[Exercise objective]: Below is a set of records; print all of them exactly as written.

[BEGIN Material to process]

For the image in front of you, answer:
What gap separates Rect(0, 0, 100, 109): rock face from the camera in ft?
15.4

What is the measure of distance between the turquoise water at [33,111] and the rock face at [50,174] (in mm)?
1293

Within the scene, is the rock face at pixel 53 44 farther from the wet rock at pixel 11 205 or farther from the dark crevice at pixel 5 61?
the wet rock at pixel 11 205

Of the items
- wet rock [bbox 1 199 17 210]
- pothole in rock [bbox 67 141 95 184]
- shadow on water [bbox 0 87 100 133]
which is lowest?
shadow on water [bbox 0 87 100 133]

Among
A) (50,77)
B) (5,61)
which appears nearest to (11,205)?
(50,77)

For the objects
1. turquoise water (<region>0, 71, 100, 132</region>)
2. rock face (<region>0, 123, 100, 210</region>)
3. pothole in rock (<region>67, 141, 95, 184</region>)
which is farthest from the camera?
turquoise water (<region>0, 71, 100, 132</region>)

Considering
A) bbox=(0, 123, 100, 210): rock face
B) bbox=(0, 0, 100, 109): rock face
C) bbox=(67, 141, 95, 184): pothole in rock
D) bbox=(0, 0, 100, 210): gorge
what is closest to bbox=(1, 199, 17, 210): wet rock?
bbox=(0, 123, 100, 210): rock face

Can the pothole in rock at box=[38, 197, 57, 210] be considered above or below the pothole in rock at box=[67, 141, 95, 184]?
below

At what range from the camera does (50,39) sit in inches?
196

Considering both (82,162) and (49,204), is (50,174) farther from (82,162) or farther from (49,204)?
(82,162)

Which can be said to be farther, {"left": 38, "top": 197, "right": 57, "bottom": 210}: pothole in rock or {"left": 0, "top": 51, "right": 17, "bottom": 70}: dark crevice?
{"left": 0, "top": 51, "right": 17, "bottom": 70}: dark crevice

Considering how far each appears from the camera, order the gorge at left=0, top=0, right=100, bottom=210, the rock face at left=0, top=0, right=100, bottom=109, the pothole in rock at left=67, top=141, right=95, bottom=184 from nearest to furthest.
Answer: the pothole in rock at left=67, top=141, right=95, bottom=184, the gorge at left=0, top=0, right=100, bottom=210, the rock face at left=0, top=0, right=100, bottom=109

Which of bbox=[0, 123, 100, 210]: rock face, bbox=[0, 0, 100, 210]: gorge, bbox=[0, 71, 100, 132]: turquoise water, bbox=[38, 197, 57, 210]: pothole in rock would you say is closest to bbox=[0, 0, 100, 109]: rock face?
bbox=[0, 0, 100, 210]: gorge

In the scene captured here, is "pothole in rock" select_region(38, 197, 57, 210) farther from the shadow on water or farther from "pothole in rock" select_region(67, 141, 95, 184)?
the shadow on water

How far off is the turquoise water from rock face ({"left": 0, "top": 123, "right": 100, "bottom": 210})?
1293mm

[END Material to process]

[Correct output]:
For the image in front of you, answer:
What gap separates Rect(0, 0, 100, 109): rock face from the camera in ft?
15.4

What is the measure of distance between the turquoise water at [33,111] and the rock face at [50,174] (in mm)?
1293

Within the scene, is the rock face at pixel 53 44 farther from the wet rock at pixel 11 205 or farther from the dark crevice at pixel 5 61?
the wet rock at pixel 11 205

Of the items
- wet rock [bbox 1 199 17 210]
- pothole in rock [bbox 67 141 95 184]
- shadow on water [bbox 0 87 100 133]
which is lowest?
shadow on water [bbox 0 87 100 133]

Among
A) (50,77)
B) (5,61)
which appears nearest to (11,205)?
(50,77)

For the objects
1. turquoise water (<region>0, 71, 100, 132</region>)
2. rock face (<region>0, 123, 100, 210</region>)
3. pothole in rock (<region>67, 141, 95, 184</region>)
which is farthest from the camera?
turquoise water (<region>0, 71, 100, 132</region>)

Considering
A) bbox=(0, 123, 100, 210): rock face
B) bbox=(0, 0, 100, 109): rock face
C) bbox=(67, 141, 95, 184): pothole in rock
D) bbox=(0, 0, 100, 210): gorge
what is closest to bbox=(1, 199, 17, 210): wet rock?
bbox=(0, 123, 100, 210): rock face

Can the pothole in rock at box=[38, 197, 57, 210] be considered above or below the pothole in rock at box=[67, 141, 95, 184]?
below

At what range from the camera does (50,39) sit in inches?
196

Considering both (82,162) and (49,204), is (50,174) farther from (82,162) or farther from (49,204)?
(82,162)

Which can be said to be farther, {"left": 38, "top": 197, "right": 57, "bottom": 210}: pothole in rock or {"left": 0, "top": 51, "right": 17, "bottom": 70}: dark crevice?
{"left": 0, "top": 51, "right": 17, "bottom": 70}: dark crevice

Considering how far each appears from the camera, order the gorge at left=0, top=0, right=100, bottom=210, the rock face at left=0, top=0, right=100, bottom=109, the pothole in rock at left=67, top=141, right=95, bottom=184 from nearest to furthest.
Answer: the pothole in rock at left=67, top=141, right=95, bottom=184, the gorge at left=0, top=0, right=100, bottom=210, the rock face at left=0, top=0, right=100, bottom=109

Which of bbox=[0, 123, 100, 210]: rock face, bbox=[0, 0, 100, 210]: gorge, bbox=[0, 71, 100, 132]: turquoise water, bbox=[38, 197, 57, 210]: pothole in rock would you say is closest to bbox=[0, 0, 100, 109]: rock face?
bbox=[0, 0, 100, 210]: gorge

In the scene captured here, is "pothole in rock" select_region(38, 197, 57, 210) farther from the shadow on water or farther from "pothole in rock" select_region(67, 141, 95, 184)?
the shadow on water

How far off is the turquoise water from rock face ({"left": 0, "top": 123, "right": 100, "bottom": 210})?
1293mm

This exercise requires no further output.